## READING PASSAGE
########################################
March 25th & 26th, 2011, Cape Eleuthera, The Bahamas

The sustainability movement looks to policy, technology, and industry for solutions. While intergovernmental agreements and energy infrastructure are important, a fecund approach to enhance our societal-scale effectiveness at tackling these problems is through investment in education. What organizations are preparing our young people well for this challenge? How do we design the academic work in schools to engage students in solving real-world problems? At the periphery- where change often begins – we are inviting you to gather to witness one such model for education for sustainability in action, and share ideas on expanding the model.
At the heart of the model is a question that David Orr asks in his seminal essay on environmental education: what is education for? At Cape Eleuthera in February 2003 Dr. Orr explained that:
…it strikes me that this place is a good bit about reinventing education. There is something new happening here. It’s happening again at the periphery. And education ought to enable us to get to the periphery so we can see the center more clearly. And there is long precedent for going out into the wilderness and seeing the world in a brand new kind of way…. A school can be a model of what we want to do in the world. It is at a scale small enough to get our mind around, big enough to be significant. It is exciting to see a school define itself, as you have here at The Island School as a catalyst for all kinds of exciting things. What difference does Education make? Most of the research on higher education shows that for the dollars expended, we don’t change much…
We invite you to join part in the change underway in schools everywhere, the change that brings Harvard University to post banners on lampposts stating: “Green is the new Crimson.” The Island School is testing and promulgating educational techniques and ideas:
-
Research : student-led, team-based ongoing research tied to local needs and supported bythe university model moving masters students; down to the high school level. The choice of projects is dictated by meeting the needs of the school and the local community.
-
Place based curriculum: the locale is the textbook, and critical observation forms the basis of “knowing” and what it means to know and understand.
-
Experiential education: students generate knowledge, they are not simply consumers of knowledge. They are crew, not passengers. Innovative approaches to assessment expand student skill and agency through a shared academic journey that has no pre-determined end or known content finding.
-
Leadership: scuba and kayaking, research, and living together each demands the exercise of interpersonal skills and handling the real complexity of life in a team, as an implicated, connected whole.
-
Teaching fellows: tapping into the vast demand for meaningful careers, along the Teach for America model
-
Master Teacher-in-Residence: engaging expertise to train young educators

Featured Attendees and Special Invited Guests
Dr. Jonathan Isham has served as the Luce Professor of Economics at Middlebury College, a social activist, and an entrepreneur. Jon teaches classes in environmental economics, environmental policy, introductory microeconomics, social capital in Vermont, and global climate change. Jon currently serves on the Board of Directors of Brighter Planet, Climate Counts, and St. George's School; the Climate Economics Taskforce for the E3 Network, the Advisory Board of Focus the Nation, Kids vs. Global Warming, and the National Teach-In on Global Warming Solutions.
########################################
## GIVEN INSTRUCTION
Write what comes next in the announcement for the Cape Eleuthera gathering on education for sustainability, starting right after its final sentence.

(Excerpt from a dataset)
########################################
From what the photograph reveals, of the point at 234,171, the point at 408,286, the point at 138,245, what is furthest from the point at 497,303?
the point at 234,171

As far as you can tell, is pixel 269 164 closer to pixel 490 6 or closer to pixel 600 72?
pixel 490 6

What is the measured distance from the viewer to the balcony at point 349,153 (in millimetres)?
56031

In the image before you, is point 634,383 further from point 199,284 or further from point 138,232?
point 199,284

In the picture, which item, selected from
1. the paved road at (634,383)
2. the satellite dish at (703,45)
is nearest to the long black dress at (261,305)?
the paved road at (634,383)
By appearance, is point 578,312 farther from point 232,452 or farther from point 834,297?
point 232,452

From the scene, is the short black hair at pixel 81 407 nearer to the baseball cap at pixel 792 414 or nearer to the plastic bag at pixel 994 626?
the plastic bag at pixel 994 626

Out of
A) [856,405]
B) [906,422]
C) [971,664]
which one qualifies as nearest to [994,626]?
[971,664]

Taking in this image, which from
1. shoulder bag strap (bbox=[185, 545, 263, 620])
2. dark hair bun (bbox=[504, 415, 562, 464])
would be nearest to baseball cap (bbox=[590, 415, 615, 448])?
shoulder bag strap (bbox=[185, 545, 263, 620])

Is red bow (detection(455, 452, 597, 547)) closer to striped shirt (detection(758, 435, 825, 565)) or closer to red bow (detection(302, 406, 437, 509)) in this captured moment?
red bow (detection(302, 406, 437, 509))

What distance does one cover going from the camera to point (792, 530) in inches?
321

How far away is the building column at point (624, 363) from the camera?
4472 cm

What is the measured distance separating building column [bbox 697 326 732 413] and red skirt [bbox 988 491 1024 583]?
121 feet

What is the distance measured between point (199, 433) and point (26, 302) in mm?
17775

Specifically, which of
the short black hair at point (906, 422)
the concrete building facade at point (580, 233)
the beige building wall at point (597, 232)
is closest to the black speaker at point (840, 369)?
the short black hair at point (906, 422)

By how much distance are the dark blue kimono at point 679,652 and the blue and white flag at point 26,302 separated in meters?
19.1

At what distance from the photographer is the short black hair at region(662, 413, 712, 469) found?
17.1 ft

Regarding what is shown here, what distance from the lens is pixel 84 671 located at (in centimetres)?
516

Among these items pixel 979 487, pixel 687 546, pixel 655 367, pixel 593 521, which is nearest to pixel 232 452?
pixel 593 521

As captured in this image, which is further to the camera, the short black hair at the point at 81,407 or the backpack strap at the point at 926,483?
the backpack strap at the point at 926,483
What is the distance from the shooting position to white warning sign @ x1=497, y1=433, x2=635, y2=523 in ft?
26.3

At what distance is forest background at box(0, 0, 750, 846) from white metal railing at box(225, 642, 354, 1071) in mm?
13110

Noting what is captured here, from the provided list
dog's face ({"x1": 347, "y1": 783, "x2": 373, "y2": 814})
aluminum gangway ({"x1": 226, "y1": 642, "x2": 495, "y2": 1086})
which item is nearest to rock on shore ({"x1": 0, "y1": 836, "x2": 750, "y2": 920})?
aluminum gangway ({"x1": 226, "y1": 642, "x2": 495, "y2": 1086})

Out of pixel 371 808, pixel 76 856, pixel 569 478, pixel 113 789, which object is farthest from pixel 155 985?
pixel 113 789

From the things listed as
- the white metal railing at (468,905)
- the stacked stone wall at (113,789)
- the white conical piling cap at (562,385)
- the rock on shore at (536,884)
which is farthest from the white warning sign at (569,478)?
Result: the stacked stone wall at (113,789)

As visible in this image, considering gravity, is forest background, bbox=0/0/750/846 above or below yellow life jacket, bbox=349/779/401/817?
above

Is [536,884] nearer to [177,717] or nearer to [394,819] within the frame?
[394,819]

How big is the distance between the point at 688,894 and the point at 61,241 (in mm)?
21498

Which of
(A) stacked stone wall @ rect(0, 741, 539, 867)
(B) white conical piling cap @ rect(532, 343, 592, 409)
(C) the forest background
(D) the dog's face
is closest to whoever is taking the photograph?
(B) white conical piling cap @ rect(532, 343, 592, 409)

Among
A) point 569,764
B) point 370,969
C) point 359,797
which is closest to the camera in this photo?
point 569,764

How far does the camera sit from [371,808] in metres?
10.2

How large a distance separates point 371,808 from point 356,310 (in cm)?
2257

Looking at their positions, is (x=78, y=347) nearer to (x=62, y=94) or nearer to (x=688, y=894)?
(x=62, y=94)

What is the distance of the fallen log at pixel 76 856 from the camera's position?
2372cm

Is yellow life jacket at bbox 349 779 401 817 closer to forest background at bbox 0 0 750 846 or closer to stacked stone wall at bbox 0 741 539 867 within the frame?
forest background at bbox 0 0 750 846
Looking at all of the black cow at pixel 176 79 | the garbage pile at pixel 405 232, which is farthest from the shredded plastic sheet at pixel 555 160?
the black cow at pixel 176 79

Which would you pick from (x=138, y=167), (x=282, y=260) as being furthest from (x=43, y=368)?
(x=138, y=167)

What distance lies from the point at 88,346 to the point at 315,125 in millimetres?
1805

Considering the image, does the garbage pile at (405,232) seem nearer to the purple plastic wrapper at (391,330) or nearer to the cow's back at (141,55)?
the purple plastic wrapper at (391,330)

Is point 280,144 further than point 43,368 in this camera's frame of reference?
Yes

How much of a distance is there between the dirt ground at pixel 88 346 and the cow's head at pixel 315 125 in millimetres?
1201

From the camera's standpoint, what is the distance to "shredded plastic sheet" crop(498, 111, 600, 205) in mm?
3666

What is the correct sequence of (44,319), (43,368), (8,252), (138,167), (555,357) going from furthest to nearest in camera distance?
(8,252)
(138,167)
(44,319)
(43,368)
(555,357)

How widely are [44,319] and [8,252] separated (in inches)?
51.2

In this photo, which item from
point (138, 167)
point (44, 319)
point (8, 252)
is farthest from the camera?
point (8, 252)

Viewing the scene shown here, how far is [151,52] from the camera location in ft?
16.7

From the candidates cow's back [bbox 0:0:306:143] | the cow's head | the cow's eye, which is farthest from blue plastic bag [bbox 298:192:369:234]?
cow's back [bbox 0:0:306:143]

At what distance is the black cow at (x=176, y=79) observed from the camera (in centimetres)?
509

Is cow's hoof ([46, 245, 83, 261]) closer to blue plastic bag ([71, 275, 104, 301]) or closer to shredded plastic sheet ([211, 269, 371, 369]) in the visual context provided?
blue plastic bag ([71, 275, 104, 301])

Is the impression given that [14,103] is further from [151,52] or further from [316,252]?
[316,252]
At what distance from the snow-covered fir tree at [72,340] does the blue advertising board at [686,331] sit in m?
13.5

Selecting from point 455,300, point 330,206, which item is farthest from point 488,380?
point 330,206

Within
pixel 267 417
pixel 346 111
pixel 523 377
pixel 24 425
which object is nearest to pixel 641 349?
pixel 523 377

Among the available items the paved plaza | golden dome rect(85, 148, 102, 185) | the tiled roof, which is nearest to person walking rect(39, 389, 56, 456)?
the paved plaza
########################################
## RESPONSE BELOW
Dr. David Orr (pictured above) is the Paul Sears Distinguished Professor of Environmental Studies and Politics. He is also a James Marsh Professor at large at the University of Vermont. He is the author of five books and 150 articles in scientific journals, social science publications, and popular magazines on education, ecology, and design. He is the recipient of a Bioneers Award (2003), a National Conservation Achievement Award by the National Wildlife Federation, a Lyndhurst Prize awarded by the Lyndhurst Foundation "to recognize the educational, cultural, and charitable activities of particular individuals of exceptional talent, character, and moral vision."
Greg Farrell is the founder and former head of Expeditionary Learning Outward Bound, a group supporting a network of 150 schools enacting school culture change in existing schools to support methods of learning that engage students as crew, not passengers. Through teacher trainings, conferences, consulting, and the launch of new charter schools, the principles of experiential education are preparing youth in a diversity of schools across the US.
Murray Fisher is the founder and principal of New York Harbor School, a public school in New York City which relates every aspect of its curriculum to the water. Students at the school visit their outdoor laboratory, New York Harbor, every Tuesday and Thursday. Activities include sampling the water and measuring the water quality of these local bodies of water as well as attending lectures on marine science and river history. Other student activities include learning how to sail and navigate on a medium sized schooner, rowing and the care and feeding of aquatic organisms. After-school programs are also related to the water and include Rowing, Swimming Club, Harbor Science Club and SCUBA Diving Club etc.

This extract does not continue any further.